Set problem:
Copy each of the entries below verbatim, leaving the pictures out of your answer.

Start of Input material

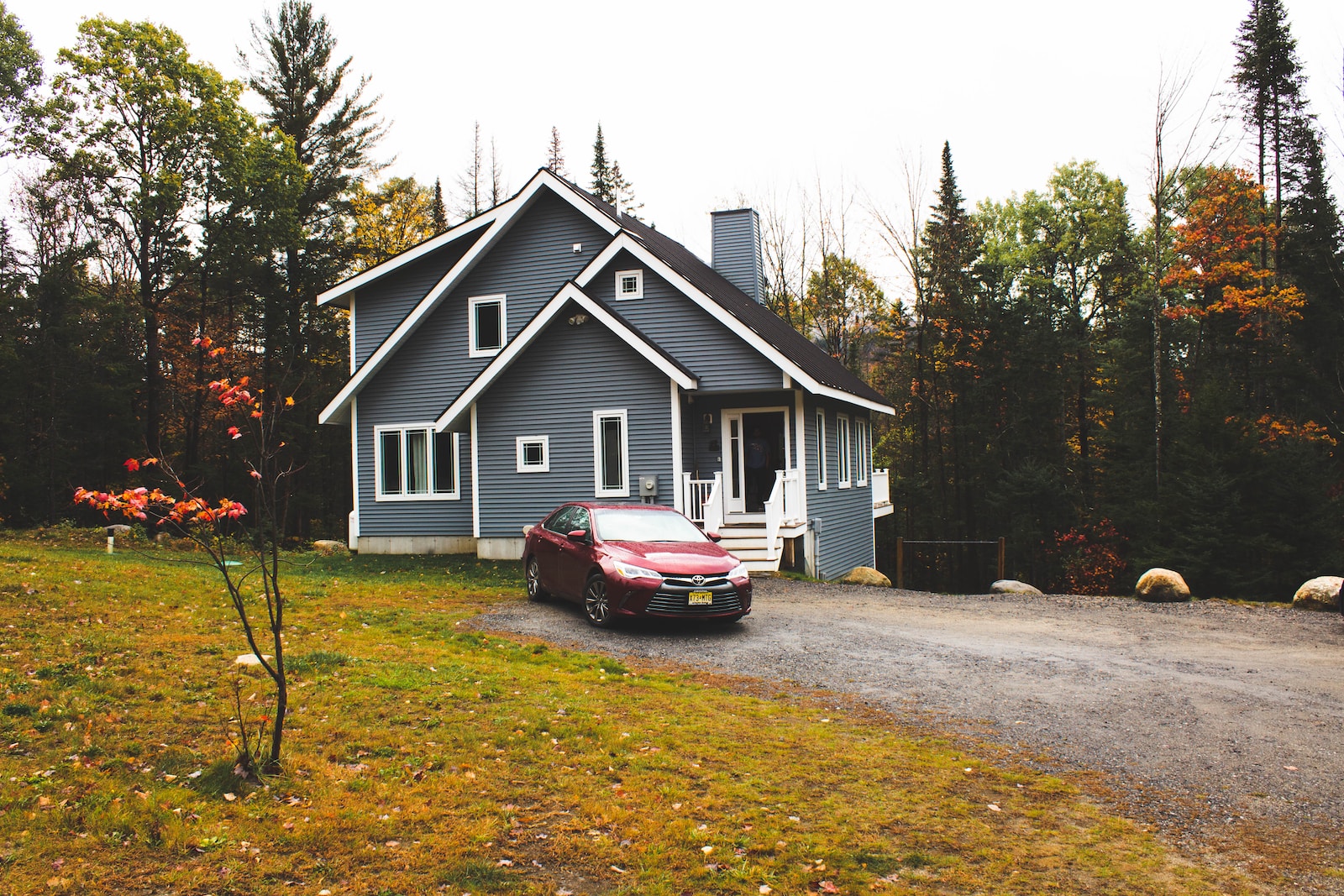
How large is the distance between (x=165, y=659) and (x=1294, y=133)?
111 feet

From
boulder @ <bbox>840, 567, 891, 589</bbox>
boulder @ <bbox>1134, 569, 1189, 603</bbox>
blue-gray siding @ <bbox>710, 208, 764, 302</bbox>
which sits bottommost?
boulder @ <bbox>840, 567, 891, 589</bbox>

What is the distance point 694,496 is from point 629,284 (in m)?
4.85

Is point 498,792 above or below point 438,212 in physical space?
below

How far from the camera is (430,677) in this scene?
7.71m

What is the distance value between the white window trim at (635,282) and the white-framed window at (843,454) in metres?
5.94

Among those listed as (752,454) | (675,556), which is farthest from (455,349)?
(675,556)

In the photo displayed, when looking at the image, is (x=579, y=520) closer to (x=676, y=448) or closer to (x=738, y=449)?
(x=676, y=448)

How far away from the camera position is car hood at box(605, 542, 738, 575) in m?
10.9

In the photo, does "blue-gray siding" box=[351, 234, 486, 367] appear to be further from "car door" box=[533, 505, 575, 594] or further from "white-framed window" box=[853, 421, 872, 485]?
"white-framed window" box=[853, 421, 872, 485]

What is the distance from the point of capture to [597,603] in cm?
1121

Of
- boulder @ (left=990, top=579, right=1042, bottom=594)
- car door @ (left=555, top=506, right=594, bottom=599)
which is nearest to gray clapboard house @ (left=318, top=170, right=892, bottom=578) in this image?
boulder @ (left=990, top=579, right=1042, bottom=594)

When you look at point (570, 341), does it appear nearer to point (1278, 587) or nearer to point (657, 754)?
point (657, 754)

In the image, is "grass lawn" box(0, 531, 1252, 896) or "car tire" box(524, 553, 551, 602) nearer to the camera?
"grass lawn" box(0, 531, 1252, 896)

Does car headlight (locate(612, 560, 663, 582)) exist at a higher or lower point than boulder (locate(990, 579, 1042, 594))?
higher
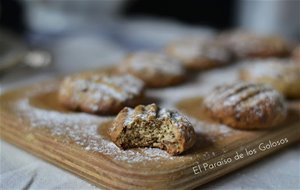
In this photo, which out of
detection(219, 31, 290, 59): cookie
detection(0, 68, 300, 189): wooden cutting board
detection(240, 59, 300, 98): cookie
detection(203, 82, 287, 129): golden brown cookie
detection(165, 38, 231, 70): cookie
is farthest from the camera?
detection(219, 31, 290, 59): cookie

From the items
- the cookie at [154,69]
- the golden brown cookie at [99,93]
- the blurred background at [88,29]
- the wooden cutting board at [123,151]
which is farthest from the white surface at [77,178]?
the blurred background at [88,29]

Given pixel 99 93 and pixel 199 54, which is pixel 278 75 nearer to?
pixel 199 54

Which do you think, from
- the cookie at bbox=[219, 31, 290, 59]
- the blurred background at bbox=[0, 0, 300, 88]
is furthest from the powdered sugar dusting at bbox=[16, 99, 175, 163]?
the cookie at bbox=[219, 31, 290, 59]

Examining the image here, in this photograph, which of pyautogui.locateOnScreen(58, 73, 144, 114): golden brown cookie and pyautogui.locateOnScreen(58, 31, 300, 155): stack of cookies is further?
pyautogui.locateOnScreen(58, 73, 144, 114): golden brown cookie

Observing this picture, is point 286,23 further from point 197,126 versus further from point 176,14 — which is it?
point 197,126

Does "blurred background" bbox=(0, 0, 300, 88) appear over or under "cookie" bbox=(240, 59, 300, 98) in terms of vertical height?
under

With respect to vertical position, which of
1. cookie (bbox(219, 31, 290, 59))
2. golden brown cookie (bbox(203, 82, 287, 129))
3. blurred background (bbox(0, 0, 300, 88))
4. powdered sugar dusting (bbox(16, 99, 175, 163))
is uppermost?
golden brown cookie (bbox(203, 82, 287, 129))

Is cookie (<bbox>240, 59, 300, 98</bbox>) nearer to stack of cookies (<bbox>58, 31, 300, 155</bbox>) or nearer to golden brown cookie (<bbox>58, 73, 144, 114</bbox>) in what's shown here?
Answer: stack of cookies (<bbox>58, 31, 300, 155</bbox>)

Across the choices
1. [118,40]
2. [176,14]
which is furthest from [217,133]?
[176,14]
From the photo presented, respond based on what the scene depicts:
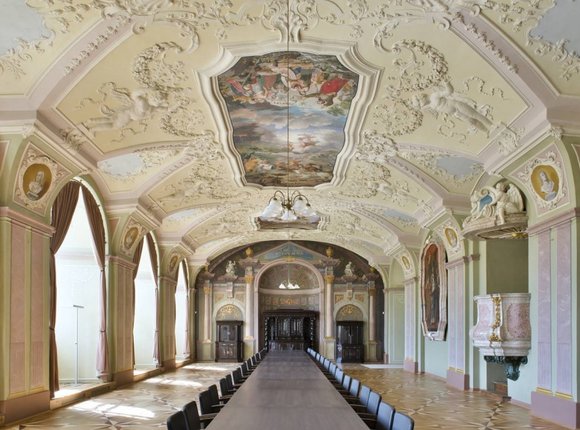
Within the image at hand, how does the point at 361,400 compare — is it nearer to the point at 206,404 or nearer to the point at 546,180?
the point at 206,404

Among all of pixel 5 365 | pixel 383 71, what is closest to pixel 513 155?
pixel 383 71

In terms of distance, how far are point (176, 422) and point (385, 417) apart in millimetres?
1774

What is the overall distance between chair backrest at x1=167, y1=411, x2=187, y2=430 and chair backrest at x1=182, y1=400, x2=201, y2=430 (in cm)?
11

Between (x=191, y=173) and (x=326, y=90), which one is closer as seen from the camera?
(x=326, y=90)

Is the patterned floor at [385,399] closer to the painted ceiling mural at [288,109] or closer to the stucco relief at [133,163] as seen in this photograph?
the stucco relief at [133,163]

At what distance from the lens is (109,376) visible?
1530 centimetres

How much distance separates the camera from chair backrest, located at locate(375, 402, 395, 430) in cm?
532

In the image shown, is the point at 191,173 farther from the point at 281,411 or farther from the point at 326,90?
the point at 281,411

End of Input material

Reply to the task:
How large is the distance between (x=165, y=659) and (x=1294, y=133)?
111 feet

From
boulder @ <bbox>840, 567, 891, 589</bbox>
boulder @ <bbox>1134, 569, 1189, 603</bbox>
blue-gray siding @ <bbox>710, 208, 764, 302</bbox>
which sits bottommost?
boulder @ <bbox>840, 567, 891, 589</bbox>

What is the distance point 694,496 is from point 629,284 (in m)?
4.85

Is point 498,792 above or below point 438,212 in physical space?
below

How far from the camera is (430,677) in this scene?
7.71m

What is the distance value between the white window trim at (635,282) and the white-framed window at (843,454) in metres?
5.94

Among those listed as (752,454) | (675,556), which is farthest from (455,349)?
(675,556)

In the photo displayed, when looking at the image, is (x=579, y=520) closer to (x=676, y=448) or closer to (x=738, y=449)?
(x=676, y=448)

How far away from the camera position is car hood at box(605, 542, 738, 575) in m?
10.9

In the photo, does "blue-gray siding" box=[351, 234, 486, 367] appear to be further from "car door" box=[533, 505, 575, 594] or further from "white-framed window" box=[853, 421, 872, 485]?
"white-framed window" box=[853, 421, 872, 485]

What is the distance from the point of capture to [597,603] in cm?
1121

Of
- boulder @ (left=990, top=579, right=1042, bottom=594)
- car door @ (left=555, top=506, right=594, bottom=599)
which is nearest to gray clapboard house @ (left=318, top=170, right=892, bottom=578) in this image?
boulder @ (left=990, top=579, right=1042, bottom=594)

When you look at point (570, 341), does it appear nearer to point (1278, 587) or nearer to point (657, 754)?
point (657, 754)

In the image, is "grass lawn" box(0, 531, 1252, 896) or "car tire" box(524, 553, 551, 602) nearer to the camera?
"grass lawn" box(0, 531, 1252, 896)

Does car headlight (locate(612, 560, 663, 582)) exist at a higher or lower point than boulder (locate(990, 579, 1042, 594))?
higher
In this photo, which out of
detection(219, 31, 290, 59): cookie
detection(0, 68, 300, 189): wooden cutting board
detection(240, 59, 300, 98): cookie
detection(203, 82, 287, 129): golden brown cookie
detection(165, 38, 231, 70): cookie
is farthest from the camera?
detection(219, 31, 290, 59): cookie

From the items
- the cookie at [154,69]
- the golden brown cookie at [99,93]
- the blurred background at [88,29]
- the wooden cutting board at [123,151]
which is farthest from the white surface at [77,178]?
the blurred background at [88,29]

Given pixel 99 93 and pixel 199 54, which is pixel 278 75 nearer to?
pixel 199 54

Which do you think, from
- the cookie at bbox=[219, 31, 290, 59]
- the blurred background at bbox=[0, 0, 300, 88]
is furthest from the powdered sugar dusting at bbox=[16, 99, 175, 163]?
the cookie at bbox=[219, 31, 290, 59]

Examining the image here, in this photograph, which of pyautogui.locateOnScreen(58, 73, 144, 114): golden brown cookie and pyautogui.locateOnScreen(58, 31, 300, 155): stack of cookies is further?
pyautogui.locateOnScreen(58, 73, 144, 114): golden brown cookie

Observing this picture, is point 286,23 further from point 197,126 versus further from point 176,14 — which is it?
point 197,126

Does "blurred background" bbox=(0, 0, 300, 88) appear over or under "cookie" bbox=(240, 59, 300, 98) in terms of vertical height?
under

With respect to vertical position, which of
1. cookie (bbox(219, 31, 290, 59))
2. golden brown cookie (bbox(203, 82, 287, 129))
3. blurred background (bbox(0, 0, 300, 88))
4. powdered sugar dusting (bbox(16, 99, 175, 163))
is uppermost?
golden brown cookie (bbox(203, 82, 287, 129))

Is cookie (<bbox>240, 59, 300, 98</bbox>) nearer to stack of cookies (<bbox>58, 31, 300, 155</bbox>) or nearer to golden brown cookie (<bbox>58, 73, 144, 114</bbox>) in what's shown here?
Answer: stack of cookies (<bbox>58, 31, 300, 155</bbox>)

Across the choices
1. [118,40]
2. [176,14]
which is furthest from [217,133]?
[176,14]
From the photo presented, respond based on what the scene depicts:
Within the image at hand, how does the point at 361,400 compare — is it nearer to the point at 206,404 or nearer to the point at 546,180?
the point at 206,404

Among all of pixel 5 365 | pixel 383 71, what is closest to pixel 513 155?
pixel 383 71

In terms of distance, how far are point (176, 422) and point (385, 417) apart in millimetres?
1774

What is the overall distance between chair backrest at x1=167, y1=411, x2=187, y2=430 and chair backrest at x1=182, y1=400, x2=201, y2=430 (in cm)?
11

Between (x=191, y=173) and (x=326, y=90), which one is closer as seen from the camera?
(x=326, y=90)

Is the patterned floor at [385,399] closer to the painted ceiling mural at [288,109] or closer to the stucco relief at [133,163] as seen in this photograph?
the stucco relief at [133,163]

At what distance from the lens is (109,376) visible?
1530 centimetres

How much distance separates the camera from chair backrest, located at locate(375, 402, 395, 430) in cm?
532

In the image shown, is the point at 191,173 farther from the point at 281,411 or farther from the point at 326,90?
the point at 281,411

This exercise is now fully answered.